■ PROBLEM STATEMENT:
In the text on the Firebrand shipwreck below, please retype word for word the passage that begins with the words containing "The aim of the" and ends with "Archaeology and Anthropology.".

■ SELECTED TEXT:
CISMAS

Firebrand Shipwreck Recording Project

The aim of the Firebrand Shipwreck Recording Project is to record the shipwreck of Her Majesty's fire-ship Firebrand which lies under the cold, clear waters off the Isles of Scilly on the south-west tip of England. The archaeological project is a joint venture between CISMAS and Bristol University Department of Archaeology and Anthropology.

The Firebrand

The Firebrand was a purpose-built fire-ship that was launched at Limehouse on the River Thames in 1694. During her 13-year career she saw service in Newfoundland, the English Channel, the Mediterranean and the West Indies. In 1707 Firebrand was part of Sir Cloudesley Shovell’s fleet in the Mediterranean at the siege of Toulon. As winter approached, Sir Cloudesley set off for England with part of his fleet; 21 ships including the fire-ships Firebrand, Griffin, Phoenix and Vulcan. Having miscalculated their position, the fleet ran into the Western Rocks off Scilly on the night of 22nd October 1707. Three ships, Eagle, Romney and the flagship Association were lost with only a single survivor between them. Firebrand also struck the rocks and foundered less than a mile from the island of St Agnes. Of the 45 crew members, 25 - including Captain Percy - managed to reach the safety of St Agnes. Over 1500 men perished, making it one of the worst disasters in British naval history. The events led to the Longitude Act of 1714 where £20,000 was offered to anyone who could solve the navigation problem that led to the loss of these fine ships


Fire-ships

Originally these were old vessels adapted as fire-ships, but by the 17th century the Royal Navy was having purpose-built fire-ships constructed. Fire-ships were specialised attack craft, but were rarely used as such; they spent their working lives as 'sloops-of-war'. Fire-ships were used with success in a number of actions including those by Drake against the Spanish in 1588, de Ruyter against the English fleet in 1672 and by Shovell against the French at La Hogue in 1692. The beginning of the 19th century saw the last fire-ships built by the Royal Navy

Firebrand vital statistics

Length

92’ 3” (28.1m)

Beam

25’ 5” (7.7m)

Draught

9’ 7”   (2.9m)

Tonnage

268

Guns

6 minions (c.3lb)
2 falconets (c.1.5lb)

■ RECORD EXCERPTS:
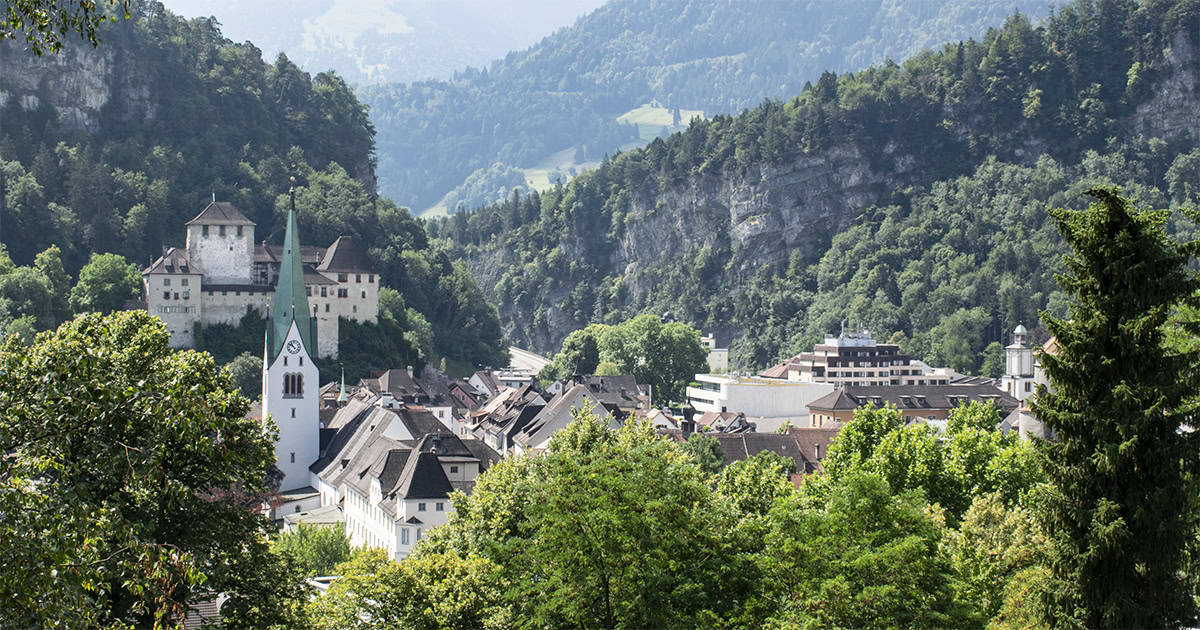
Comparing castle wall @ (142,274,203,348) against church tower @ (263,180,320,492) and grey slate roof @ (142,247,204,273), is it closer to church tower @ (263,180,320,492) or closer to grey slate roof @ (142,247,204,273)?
grey slate roof @ (142,247,204,273)

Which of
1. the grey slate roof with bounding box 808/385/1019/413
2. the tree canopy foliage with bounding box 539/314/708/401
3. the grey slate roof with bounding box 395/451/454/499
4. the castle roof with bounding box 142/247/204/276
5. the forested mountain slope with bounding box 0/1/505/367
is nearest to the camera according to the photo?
the grey slate roof with bounding box 395/451/454/499

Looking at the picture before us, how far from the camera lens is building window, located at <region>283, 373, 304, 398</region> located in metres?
96.2

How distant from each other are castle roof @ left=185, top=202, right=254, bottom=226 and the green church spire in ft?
48.2

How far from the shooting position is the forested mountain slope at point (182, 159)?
148m

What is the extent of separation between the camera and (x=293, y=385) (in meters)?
97.1

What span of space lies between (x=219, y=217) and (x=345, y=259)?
11.1m

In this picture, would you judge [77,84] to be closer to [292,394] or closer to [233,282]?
[233,282]

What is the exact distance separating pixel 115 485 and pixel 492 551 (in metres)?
12.4

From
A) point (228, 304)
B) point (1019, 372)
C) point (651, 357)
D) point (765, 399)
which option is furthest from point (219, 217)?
point (1019, 372)

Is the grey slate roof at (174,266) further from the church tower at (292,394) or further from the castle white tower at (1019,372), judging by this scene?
the castle white tower at (1019,372)

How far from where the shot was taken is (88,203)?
148375mm

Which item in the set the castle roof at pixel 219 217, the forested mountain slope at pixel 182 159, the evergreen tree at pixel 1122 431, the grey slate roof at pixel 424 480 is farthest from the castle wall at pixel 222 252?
the evergreen tree at pixel 1122 431

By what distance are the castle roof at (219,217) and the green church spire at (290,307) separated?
48.2ft

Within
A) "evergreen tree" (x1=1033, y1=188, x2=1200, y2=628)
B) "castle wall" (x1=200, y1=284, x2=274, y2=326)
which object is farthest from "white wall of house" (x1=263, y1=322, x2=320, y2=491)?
"evergreen tree" (x1=1033, y1=188, x2=1200, y2=628)
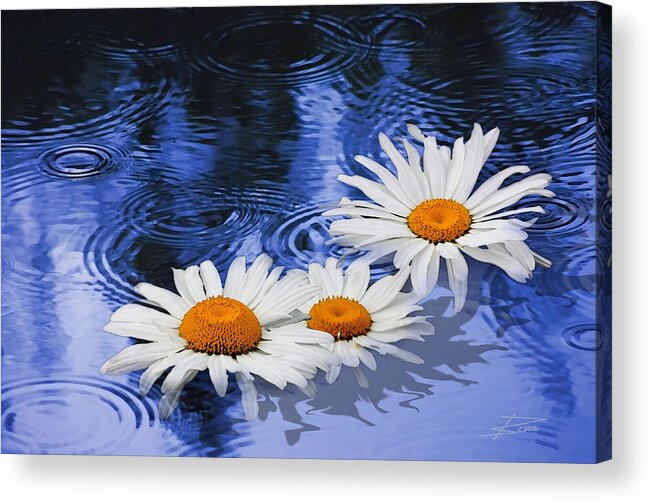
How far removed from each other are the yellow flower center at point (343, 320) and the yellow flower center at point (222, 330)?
83mm

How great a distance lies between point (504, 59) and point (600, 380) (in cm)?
47

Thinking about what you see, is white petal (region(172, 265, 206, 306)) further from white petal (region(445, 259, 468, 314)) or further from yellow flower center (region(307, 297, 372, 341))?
white petal (region(445, 259, 468, 314))

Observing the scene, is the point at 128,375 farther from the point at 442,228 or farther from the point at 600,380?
the point at 600,380

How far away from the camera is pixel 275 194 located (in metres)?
1.32

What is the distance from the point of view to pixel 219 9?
4.39 ft

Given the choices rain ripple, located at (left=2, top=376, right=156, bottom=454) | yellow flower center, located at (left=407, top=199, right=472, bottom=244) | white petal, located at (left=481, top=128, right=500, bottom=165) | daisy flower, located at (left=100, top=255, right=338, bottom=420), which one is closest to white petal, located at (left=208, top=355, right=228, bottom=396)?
daisy flower, located at (left=100, top=255, right=338, bottom=420)

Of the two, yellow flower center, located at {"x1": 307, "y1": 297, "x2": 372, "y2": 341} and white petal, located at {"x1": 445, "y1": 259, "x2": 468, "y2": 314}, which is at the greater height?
white petal, located at {"x1": 445, "y1": 259, "x2": 468, "y2": 314}

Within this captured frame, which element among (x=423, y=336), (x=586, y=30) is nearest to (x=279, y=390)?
(x=423, y=336)

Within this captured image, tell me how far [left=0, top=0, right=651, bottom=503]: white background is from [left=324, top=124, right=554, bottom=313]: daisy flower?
128 mm

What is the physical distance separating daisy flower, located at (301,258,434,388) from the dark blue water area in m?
0.02

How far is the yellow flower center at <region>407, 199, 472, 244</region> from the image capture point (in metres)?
1.28

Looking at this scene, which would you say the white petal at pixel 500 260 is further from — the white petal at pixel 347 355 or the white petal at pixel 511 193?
the white petal at pixel 347 355
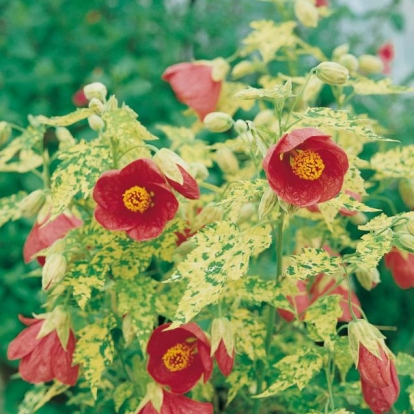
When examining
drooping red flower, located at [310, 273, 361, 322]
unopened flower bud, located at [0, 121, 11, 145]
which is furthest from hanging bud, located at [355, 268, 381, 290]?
unopened flower bud, located at [0, 121, 11, 145]

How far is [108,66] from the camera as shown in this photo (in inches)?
70.5

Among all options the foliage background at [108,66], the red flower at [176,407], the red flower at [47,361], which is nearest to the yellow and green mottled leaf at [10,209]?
the red flower at [47,361]

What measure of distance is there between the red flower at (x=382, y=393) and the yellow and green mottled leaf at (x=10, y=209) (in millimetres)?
378

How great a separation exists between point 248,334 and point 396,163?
0.77 ft

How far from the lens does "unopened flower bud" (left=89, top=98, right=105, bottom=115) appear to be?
2.22 ft

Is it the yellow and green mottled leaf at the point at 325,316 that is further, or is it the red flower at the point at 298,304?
the red flower at the point at 298,304

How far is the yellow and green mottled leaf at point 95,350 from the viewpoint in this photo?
0.67 meters

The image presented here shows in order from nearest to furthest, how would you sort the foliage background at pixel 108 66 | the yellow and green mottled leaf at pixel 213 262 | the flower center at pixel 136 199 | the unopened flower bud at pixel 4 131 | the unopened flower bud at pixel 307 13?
1. the yellow and green mottled leaf at pixel 213 262
2. the flower center at pixel 136 199
3. the unopened flower bud at pixel 4 131
4. the unopened flower bud at pixel 307 13
5. the foliage background at pixel 108 66

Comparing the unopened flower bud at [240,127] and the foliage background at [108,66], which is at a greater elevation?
the unopened flower bud at [240,127]

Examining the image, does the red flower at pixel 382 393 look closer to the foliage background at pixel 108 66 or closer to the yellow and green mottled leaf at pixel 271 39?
the yellow and green mottled leaf at pixel 271 39

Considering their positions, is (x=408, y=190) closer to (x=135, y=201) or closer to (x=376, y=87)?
(x=376, y=87)

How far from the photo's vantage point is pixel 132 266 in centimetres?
69

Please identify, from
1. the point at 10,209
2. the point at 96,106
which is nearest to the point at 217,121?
the point at 96,106

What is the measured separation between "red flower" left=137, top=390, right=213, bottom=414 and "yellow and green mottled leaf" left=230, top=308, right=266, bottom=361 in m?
0.06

■ TASK SOLUTION:
The aim of the Firebrand Shipwreck Recording Project is to record the shipwreck of Her Majesty's fire-ship Firebrand which lies under the cold, clear waters off the Isles of Scilly on the south-west tip of England. The archaeological project is a joint venture between CISMAS and Bristol University Department of Archaeology and Anthropology.